Passage shown:
......

# Checkpointing

Your task is to implement checkpointing for a MLP using NumPy.

You are free to use the implementation of a MLP and the backpropagation algorithm that you have developed during lab sessions.

The key takeaway from this task is that with checkpointing we can trade off the computational resources needed to compute the forward pass of the network for the memory requirement needed to perform a backward pass in the network, which is often a major bottleneck when training large networks. In plain english, we can slightly increase the time required for training our network to save some of our GPU's precious memory.

## What is checkpointing?

The aim of checkpointing is to save every $n$-th layer's (e.g. every 2-nd layer's) forward result (instead of saving every layer's forward result as in plain backpropagation) and use these checkpoints for recomputing the forward pass of the network upon doing a backward pass. Checkpoint layers are kept in memory after the forward pass, while the remaining activations are recomputed at most once. After being recomputed, the non-checkpoint layers are kept in memory until they are no longer required.

# What should be done

1. Take the implementation a MLP trained with backpropagation. Analyze the algorithm with respect to the memory that is used by the algorithm with respect to the number of hidden layers.

2. Implement a class NetworkWithCheckpointing that inherits from the Network class defined during lab sessions by:
    a) implementing a method `forward_between_checkpoints` that will recompute the forward pass of the network using one of the checkpointed layers
    b) override the method `backprop` to use only checkpointed layers and otherwise compute the activations using `forward_between_checkpoints` method and keep it in memory until no longer needed.

3. Train your network with checkpoinintg on MNIST. Compare running times and memory usage with respect to the network without checkpointing.


# Implement Checkpointing for a MLP

In [200]:
import random
import numpy as np
from torchvision import datasets, transforms

In [201]:
!wget -O mnist.npz https://s3.amazonaws.com/img-datasets/mnist.npz

--2022-11-20 16:31:42--  https://s3.amazonaws.com/img-datasets/mnist.npz
Resolving s3.amazonaws.com (s3.amazonaws.com)... 52.217.64.254, 52.217.202.128, 54.231.202.0, ...
Connecting to s3.amazonaws.com (s3.amazonaws.com)|52.217.64.254|:443... connected.

......

(Scene question records)
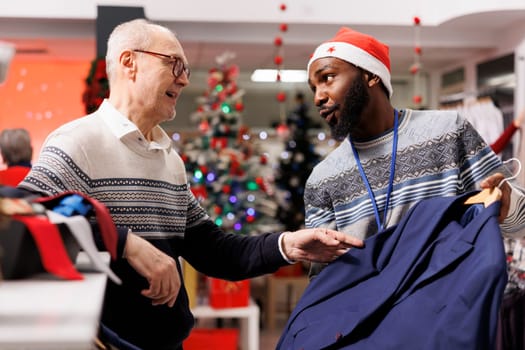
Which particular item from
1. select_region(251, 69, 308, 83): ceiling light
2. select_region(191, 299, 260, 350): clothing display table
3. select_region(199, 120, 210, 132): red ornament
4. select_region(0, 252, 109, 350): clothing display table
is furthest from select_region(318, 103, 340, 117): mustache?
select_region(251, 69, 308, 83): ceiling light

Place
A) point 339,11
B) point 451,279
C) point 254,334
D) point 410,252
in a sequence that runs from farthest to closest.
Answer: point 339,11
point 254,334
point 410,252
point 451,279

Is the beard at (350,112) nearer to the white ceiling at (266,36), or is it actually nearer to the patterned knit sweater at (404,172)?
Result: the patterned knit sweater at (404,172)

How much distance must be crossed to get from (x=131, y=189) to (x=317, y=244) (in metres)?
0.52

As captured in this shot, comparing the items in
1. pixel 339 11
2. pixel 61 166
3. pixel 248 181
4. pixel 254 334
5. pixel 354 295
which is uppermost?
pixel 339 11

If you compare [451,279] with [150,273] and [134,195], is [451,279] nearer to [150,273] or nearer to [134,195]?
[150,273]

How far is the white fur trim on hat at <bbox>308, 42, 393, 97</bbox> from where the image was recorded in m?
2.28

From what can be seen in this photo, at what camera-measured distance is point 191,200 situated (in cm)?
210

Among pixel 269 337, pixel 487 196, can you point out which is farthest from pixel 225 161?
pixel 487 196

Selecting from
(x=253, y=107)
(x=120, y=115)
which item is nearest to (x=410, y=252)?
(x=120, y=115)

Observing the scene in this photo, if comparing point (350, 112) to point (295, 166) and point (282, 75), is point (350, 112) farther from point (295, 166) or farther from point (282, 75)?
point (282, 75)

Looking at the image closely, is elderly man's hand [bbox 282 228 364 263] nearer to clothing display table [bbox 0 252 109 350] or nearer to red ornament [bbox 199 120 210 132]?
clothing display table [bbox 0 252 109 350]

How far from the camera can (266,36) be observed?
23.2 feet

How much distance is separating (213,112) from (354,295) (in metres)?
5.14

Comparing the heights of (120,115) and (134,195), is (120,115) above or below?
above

......

Carry on the text about checkpointing for an MLP from the point where it ends. None of the items are required for what comes next.

HTTP request sent, awaiting response... 200 OK
Length: 11490434 (11M) [application/octet-stream]
Saving to: ‘mnist.npz’


2022-11-20 16:31:43 (95.1 MB/s) - ‘mnist.npz’ saved [11490434/11490434]



In [202]:
# Let's read the mnist dataset

def load_mnist(path='mnist.npz'):
    with np.load(path) as f:
        x_train, _y_train = f['x_train'], f['y_train']
        x_test, _y_test = f['x_test'], f['y_test']

    x_train = x_train.reshape(-1, 28 * 28) / 255.
    x_test = x_test.reshape(-1, 28 * 28) / 255.

    y_train = np.zeros((_y_train.shape[0], 10))
    y_train[np.arange(_y_train.shape[0]), _y_train] = 1

    y_test = np.zeros((_y_test.shape[0], 10))
    y_test[np.arange(_y_test.shape[0]), _y_test] = 1

    return (x_train, y_train), (x_test, y_test)

(x_train, y_train), (x_test, y_test) = load_mnist()

In [203]:
def sigmoid(z):
    return 1.0/(1.0+np.exp(-z))

This version of backpropagation was taken from google colab notebook for lab 3. The only change is the addition of ability to turn off the logging in SGD function.

In [204]:
class Network(object):
    def __init__(self, sizes):
        # initialize biases and weights with random normal distr.
        # weights are indexed by target node first
        self.num_layers = len(sizes)
        self.sizes = sizes
        self.biases = [np.random.randn(y, 1) for y in sizes[1:]]
        self.weights = [np.random.randn(y, x)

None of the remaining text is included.